-------- Texto fornecido
JPS: As mobilizações que houveram em alguns estados contra a Vale do Rio Doce, decorreram porque, em todos esses Estados, a Vale desrespeita sistematicamente populações locais e o meio ambiente. E inclusive nem estava pagando os royalties devidos de sua maior mineradora para a prefeitura de Parauapebas (PA).
CC: Muitas das invasões recentes do MST e da Via Campesina têm se concentrado em terras de grandes empresas, como Vale, Aracruz e Stora Enso. Isso representa uma mudança na estratégia do movimento? A mudança de curso significa que a distribuição de terras avançou?
JPS: Não é mudança de estratégia do MST. É apenas o resultado do avanço dessas empresas transnacionais sobre nosso território, nossa terra, nossa produção. Elas é que estão mudando, comprando terras em áreas de fronteira, o que é ilegal. Impondo o monocultivo de eucalipto, que é predador do meio ambiente e traz enormes prejuízos. Foi a Aracruz que roubou 15 mil hectares dos povos indígenas e depois de nossas mobilizações teve que devolver por decisão judicial. E ainda falta devolver 22 mil hectares roubados de comunidades quilombolas. Foi a Estora Enso quem comprou ilegalmente 56 mil hectares, na fronteira com o Uruguai, e que o próprio Incra não legalizou.
CC: Como o governo federal tem se posicionado diante de indícios de abuso por parte das forças de reintegração de posse na ocupação no Rio Grande do Sul? O governo parece disposto a impedir que o uso da violência volte a ser excessivo? Quais medidas foram tomadas?
JPS: Infelizmente muitos governos estaduais continuam sendo neoliberais e totalmente comprometidos com as empresas e seus financiadores de campanha. A governadora Yeda Crusius recebeu 500 mil reais das três empresas de celulose para sua campanha. Devolveu o agrado mudando ilegalmente a lei de zoneamento ambiental, que existia há anos, para permitir a expansão do eucalipto sobre o bioma dos pampas, totalmente prejudicial. E agora usando a Brigada Militar como verdadeiro braço armado das transnacionais. Chegou ao cúmulo de usar um interdito proibitório contra a Via Campesina, genérico, para fazer despejo sem ordem judicial.
O governo federal ficou quieto no caso da repressão. Mas o Incra se manifestou, denunciando que de fato as terras compradas pela Stora Enso, inclusive as que ocupamos, eram ilegais. Nós esperamos que a opinião pública gaúcha e a sociedade percebam como as elites brasileiras usam o poder do Estado apenas para proteger os interesses econômicos de grandes empresas transnacionais.
CC: A decisão da Justiça de proibir o plantio de eucalipto na região de São Luiz do Paraitinga, SP, mostra disposição por parte de forças governamentais em atender as reivindicações do MST? Essas medidas são suficientes? Como o MST planeja garantir a durabilidade destes ganhos parciais?
JPS: O MST não tem presença na região de São Luiz, que é dominada por pequenos e médios agricultores. Essa decisão é uma vitória do movimento ambientalista e do povo de São Luiz que sempre protestou contra o monocultivo do eucalipto na região, que está acabando com as nascentes de água, com a biodiversidade da flora e fauna. Isso demonstra que, felizmente, ainda temos pessoas conscientes no poder Judiciário, que se preocupam com os interesses do povo, e não apenas com o lucro das empresas. Espero que a moda pegue, e que outros magistrados assim interpretem.
CC: O senhor tem alguma esperança de ver uma reforma agrária mais profunda ainda no governo Lula?
JPS: A reforma agrária é uma necessidade. Nenhuma sociedade se constituiu democrática sem antes democratizar a propriedade da terra. Mas não devemos esperar nada gratuitamente de governo algum. Todas as conquistas do povo, em qualquer situação, sempre dependeram do grau de consciência e de mobilização da população. Por isso que muitas vezes, por mais justas que sejam as causas, elas demoram a se concretizar. Porque dependem de mudança da correlação de forças. O Brasil vai mudar quando o povo se mexer.
----------------
-------- Registros fornecidos
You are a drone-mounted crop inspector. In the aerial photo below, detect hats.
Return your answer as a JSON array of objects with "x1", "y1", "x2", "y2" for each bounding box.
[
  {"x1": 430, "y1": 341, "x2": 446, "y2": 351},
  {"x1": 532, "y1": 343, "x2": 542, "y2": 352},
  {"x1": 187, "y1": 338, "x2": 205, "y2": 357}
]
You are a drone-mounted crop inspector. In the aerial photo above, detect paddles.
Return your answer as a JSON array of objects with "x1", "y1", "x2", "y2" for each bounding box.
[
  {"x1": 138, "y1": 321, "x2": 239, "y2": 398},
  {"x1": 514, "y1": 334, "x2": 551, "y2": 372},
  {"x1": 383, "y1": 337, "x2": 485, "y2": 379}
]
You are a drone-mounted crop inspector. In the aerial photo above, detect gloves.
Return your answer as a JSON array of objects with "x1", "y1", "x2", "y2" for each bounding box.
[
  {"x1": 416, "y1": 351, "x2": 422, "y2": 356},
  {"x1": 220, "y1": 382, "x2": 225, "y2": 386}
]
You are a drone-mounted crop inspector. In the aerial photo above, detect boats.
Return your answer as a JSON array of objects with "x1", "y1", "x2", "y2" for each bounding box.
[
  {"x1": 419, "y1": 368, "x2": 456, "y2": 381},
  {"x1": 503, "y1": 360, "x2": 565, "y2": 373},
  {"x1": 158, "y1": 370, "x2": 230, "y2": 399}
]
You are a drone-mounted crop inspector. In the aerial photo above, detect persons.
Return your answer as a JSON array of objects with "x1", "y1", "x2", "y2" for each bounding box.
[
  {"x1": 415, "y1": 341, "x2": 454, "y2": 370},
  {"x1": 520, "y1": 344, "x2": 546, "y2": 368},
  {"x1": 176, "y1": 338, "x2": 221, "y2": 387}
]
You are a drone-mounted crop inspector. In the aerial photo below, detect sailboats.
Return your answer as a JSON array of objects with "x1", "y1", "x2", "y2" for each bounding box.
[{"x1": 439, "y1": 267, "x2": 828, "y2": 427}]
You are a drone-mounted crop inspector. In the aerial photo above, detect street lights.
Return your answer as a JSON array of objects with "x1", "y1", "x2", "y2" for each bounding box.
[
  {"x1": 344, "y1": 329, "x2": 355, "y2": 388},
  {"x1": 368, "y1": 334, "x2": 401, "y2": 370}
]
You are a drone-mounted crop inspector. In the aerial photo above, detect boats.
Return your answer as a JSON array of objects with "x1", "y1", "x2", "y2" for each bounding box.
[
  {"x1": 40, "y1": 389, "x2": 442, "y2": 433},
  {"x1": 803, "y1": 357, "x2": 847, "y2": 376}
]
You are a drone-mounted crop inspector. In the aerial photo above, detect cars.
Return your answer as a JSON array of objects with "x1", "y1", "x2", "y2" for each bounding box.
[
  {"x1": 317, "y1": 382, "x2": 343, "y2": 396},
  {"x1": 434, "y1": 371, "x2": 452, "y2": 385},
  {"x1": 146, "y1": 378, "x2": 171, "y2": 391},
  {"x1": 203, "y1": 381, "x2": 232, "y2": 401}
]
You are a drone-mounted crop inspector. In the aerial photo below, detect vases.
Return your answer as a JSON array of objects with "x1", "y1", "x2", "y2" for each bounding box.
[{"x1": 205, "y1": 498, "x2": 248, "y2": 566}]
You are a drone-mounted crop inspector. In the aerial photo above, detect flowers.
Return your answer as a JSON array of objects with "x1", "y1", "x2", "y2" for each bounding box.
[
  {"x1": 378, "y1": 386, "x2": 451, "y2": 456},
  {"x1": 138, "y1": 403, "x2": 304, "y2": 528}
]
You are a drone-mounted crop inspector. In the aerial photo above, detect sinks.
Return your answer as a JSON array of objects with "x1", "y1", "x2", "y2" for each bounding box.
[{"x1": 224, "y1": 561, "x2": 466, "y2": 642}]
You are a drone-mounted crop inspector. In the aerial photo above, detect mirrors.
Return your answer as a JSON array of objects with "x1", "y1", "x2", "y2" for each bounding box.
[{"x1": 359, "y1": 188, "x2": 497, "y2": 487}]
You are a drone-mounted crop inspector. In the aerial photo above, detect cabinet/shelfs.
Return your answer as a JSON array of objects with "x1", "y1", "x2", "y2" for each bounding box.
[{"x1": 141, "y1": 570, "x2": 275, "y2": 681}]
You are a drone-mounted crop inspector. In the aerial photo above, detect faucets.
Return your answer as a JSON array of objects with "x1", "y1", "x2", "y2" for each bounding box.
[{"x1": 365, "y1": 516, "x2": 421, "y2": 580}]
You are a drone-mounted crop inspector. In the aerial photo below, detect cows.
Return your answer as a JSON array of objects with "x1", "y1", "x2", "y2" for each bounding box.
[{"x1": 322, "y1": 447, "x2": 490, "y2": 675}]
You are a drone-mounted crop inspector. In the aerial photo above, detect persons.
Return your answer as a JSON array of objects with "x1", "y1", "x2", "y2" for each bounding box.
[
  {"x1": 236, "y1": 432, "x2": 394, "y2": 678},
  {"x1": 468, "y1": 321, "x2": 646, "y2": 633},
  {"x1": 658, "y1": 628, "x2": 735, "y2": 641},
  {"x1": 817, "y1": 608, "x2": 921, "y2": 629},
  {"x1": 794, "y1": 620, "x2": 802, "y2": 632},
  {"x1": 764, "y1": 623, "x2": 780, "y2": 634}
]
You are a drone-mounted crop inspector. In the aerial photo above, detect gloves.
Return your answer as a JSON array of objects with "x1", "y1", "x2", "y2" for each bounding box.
----------------
▶ [Ações a realizar]
**1)** Diga se cada afirmação abaixo está de acordo com a entrevista, respondendo sim ou não e citando literalmente o trecho que decide a questão. (a) A Aracruz teve que devolver 15 mil hectares aos povos indígenas por decisão judicial. (b) O MST tem presença na região de São Luiz do Paraitinga. (c) O governo federal se manifestou sobre a repressão no Rio Grande do Sul.
**2)** Enumere todas as extensões de terra em hectares citadas na entrevista, indicando a que cada uma se refere.

▶ [Respostas por item]
**1)**
(a) Sim: "Foi a Aracruz que roubou 15 mil hectares dos povos indígenas e depois de nossas mobilizações teve que devolver por decisão judicial."
(b) Não: "O MST não tem presença na região de São Luiz, que é dominada por pequenos e médios agricultores."
(c) Não: "O governo federal ficou quieto no caso da repressão."

**2)**
15 mil hectares, roubados dos povos indígenas pela Aracruz e devolvidos por decisão judicial.
22 mil hectares, roubados de comunidades quilombolas e ainda não devolvidos.
56 mil hectares, comprados ilegalmente na fronteira com o Uruguai.